*SELECTED PASSAGE:*
* start *

Technical Report of Nomi Team in the Environmental Sound Deepfake Detection Challenge 2026

Authors: Candy Olivia Mawalim, Haotian Zhang, Shogo Okada

Published: 2025-12-05 03:37:18+00:00

AI Summary

This paper presents the Nomi Team's work for the ICASSP 2026 Environmental Sound Deepfake Detection (ESDD) Challenge. They propose an audio-text cross-attention model to address unseen generators and low-resource black-box scenarios. Experiments demonstrate competitive EER improvements over the challenge baseline, particularly when integrating semantic text and using an ensemble model.

Abstract

This paper presents our work for the ICASSP 2026 Environmental Sound Deepfake Detection (ESDD) Challenge. The challenge is based on the large-scale EnvSDD dataset that consists of various synthetic environmental sounds. We focus on addressing the complexities of unseen generators and low-resource black-box scenarios by proposing an audio-text cross-attention model. Experiments with individual and combined text-audio models demonstrate competitive EER improvements over the challenge baseline (BEATs+AASIST model).


Key findings
The proposed ATCA model achieves lower EER than the BEATs+AASIST baseline in Track 1 (unseen generators, 11.28% vs 13.20%). The ensemble model (ATCA-ens) further reduces EER in both tracks, achieving 11.22% in Track 1 and 11.98% in Track 2 (low-resource black-box), outperforming the baseline (13.20% and 12.48% respectively). The text modality is particularly beneficial against unseen generators, though its impact is somewhat diminished in low-resource scenarios.
Approach
The team proposes an audio-text cross-attention (ATCA) model where acoustic features query text embeddings (derived from audio captions) to enhance audio representations. The audio backbone leverages BEATs and AASIST. An ensemble model further combines multiple ATCA variants and the BEATs-AASIST baseline with RoBERTa text features and classical regressors (gradient boosting, random forest, linear regressors) as a meta-learner.
Datasets
EnvSDD dataset (which compiles real sounds from UrbanSound8K, TAU UAS 2019 Open Dev, TUT SED 2016, TUT SED 2017, DCASE 2023 Task7 Dev, and Clotho).
Model(s)
AASIST, BEATs, RoBERTa (base), audio-text cross-attention (ATCA) model, transformer encoder-decoder for audio captioning, stacked Gated Recurrent Unit (GRU) network, gradient boosting, random forest, linear regressors.
Author countries
Japan

* end *

*PROVIDED INFORMATION:*
* start *

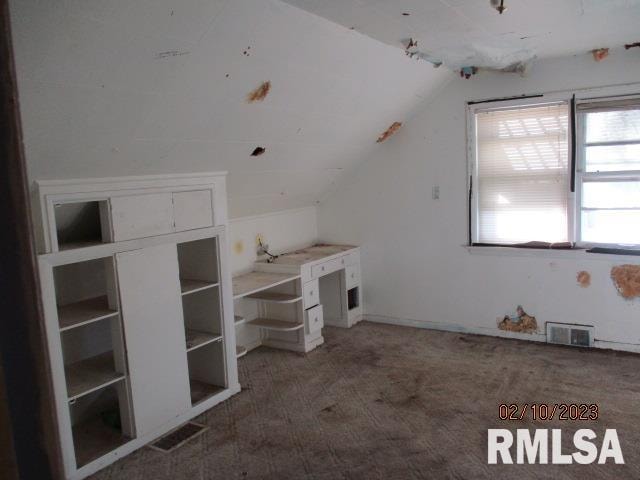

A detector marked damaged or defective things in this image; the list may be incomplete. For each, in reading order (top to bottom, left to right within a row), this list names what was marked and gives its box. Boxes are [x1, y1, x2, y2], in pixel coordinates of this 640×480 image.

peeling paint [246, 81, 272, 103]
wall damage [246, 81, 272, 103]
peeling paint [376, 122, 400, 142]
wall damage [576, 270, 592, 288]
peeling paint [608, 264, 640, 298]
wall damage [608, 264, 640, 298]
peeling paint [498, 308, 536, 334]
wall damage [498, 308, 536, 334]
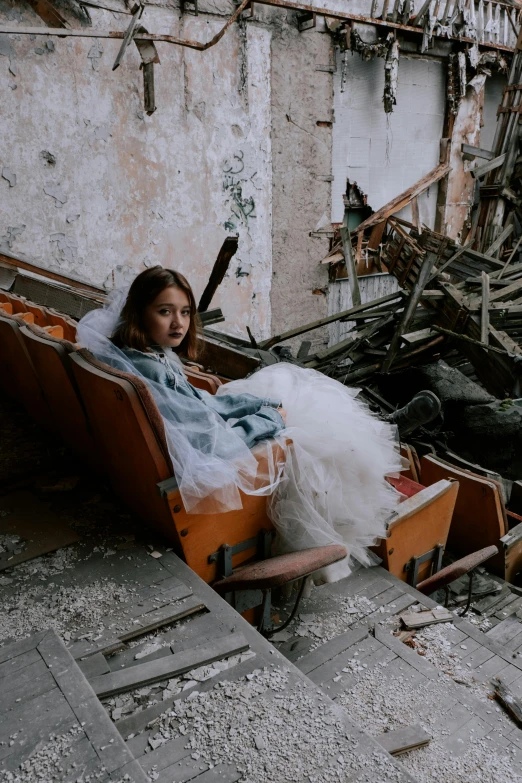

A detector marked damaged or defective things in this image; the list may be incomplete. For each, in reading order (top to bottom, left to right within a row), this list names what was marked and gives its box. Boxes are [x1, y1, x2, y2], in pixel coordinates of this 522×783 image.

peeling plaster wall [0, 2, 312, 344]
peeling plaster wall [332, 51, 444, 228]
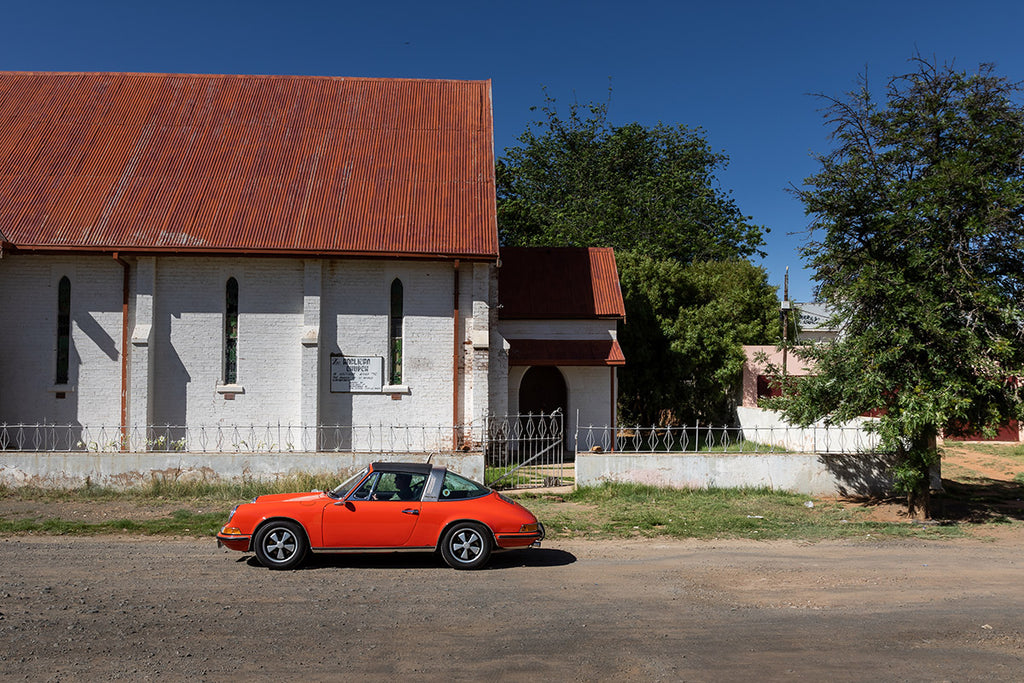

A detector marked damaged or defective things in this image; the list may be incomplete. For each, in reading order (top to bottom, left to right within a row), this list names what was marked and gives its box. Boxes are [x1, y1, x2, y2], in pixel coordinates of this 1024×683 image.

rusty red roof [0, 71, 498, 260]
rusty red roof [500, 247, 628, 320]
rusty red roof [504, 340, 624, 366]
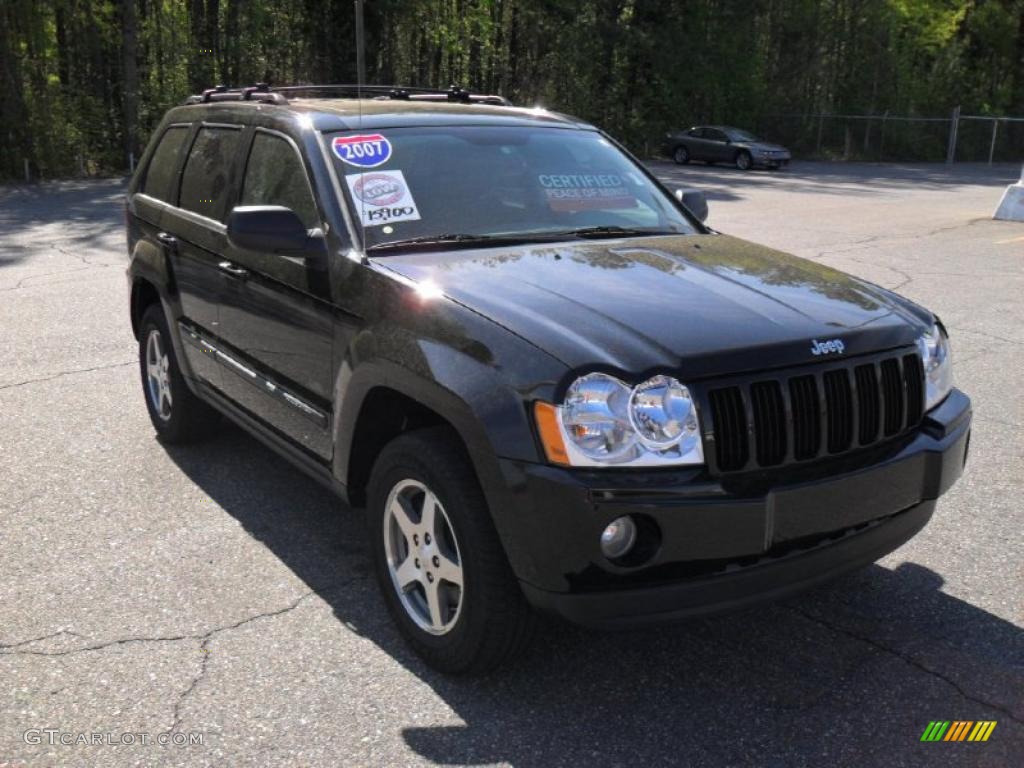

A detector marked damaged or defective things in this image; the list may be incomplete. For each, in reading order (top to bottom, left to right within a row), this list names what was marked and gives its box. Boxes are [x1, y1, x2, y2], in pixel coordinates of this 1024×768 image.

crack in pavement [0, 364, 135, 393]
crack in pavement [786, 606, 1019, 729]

* end *

*WORK TO COMPLETE:*
A. Translate this sentence from the technical report into Spanish: "The challenge is based on the large-scale EnvSDD dataset that consists of various synthetic environmental sounds."
B. Answer these from the technical report:
(i) What country is given for the authors?
(ii) What EER did the ensemble model reach in Track 2?
(iii) Which text features does the ensemble model combine with the ATCA variants and the baseline?
C. Retype the passage of the technical report that begins at the words "This paper presents our" and ends after "baseline (BEATs+AASIST model).".
The lines after the technical report are separate material, unconnected to it.

*RESULTS BY TASK:*
A. El desafío se basa en el conjunto de datos a gran escala EnvSDD, que consta de diversos sonidos ambientales sintéticos.

B.
(i) Japan
(ii) 11.98%
(iii) RoBERTa text features

C.
This paper presents our work for the ICASSP 2026 Environmental Sound Deepfake Detection (ESDD) Challenge. The challenge is based on the large-scale EnvSDD dataset that consists of various synthetic environmental sounds. We focus on addressing the complexities of unseen generators and low-resource black-box scenarios by proposing an audio-text cross-attention model. Experiments with individual and combined text-audio models demonstrate competitive EER improvements over the challenge baseline (BEATs+AASIST model).